• [Work to complete]:
Please recast the data below as a numbered list with one line per item, leaving out any blank lines.

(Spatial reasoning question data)
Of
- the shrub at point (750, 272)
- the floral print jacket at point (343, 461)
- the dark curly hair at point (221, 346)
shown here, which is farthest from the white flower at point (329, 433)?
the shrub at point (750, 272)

• [Response to the exercise]:
1. Of
2. - the shrub at point (750, 272)
3. - the floral print jacket at point (343, 461)
4. - the dark curly hair at point (221, 346)
5. shown here, which is farthest from the white flower at point (329, 433)?
6. the shrub at point (750, 272)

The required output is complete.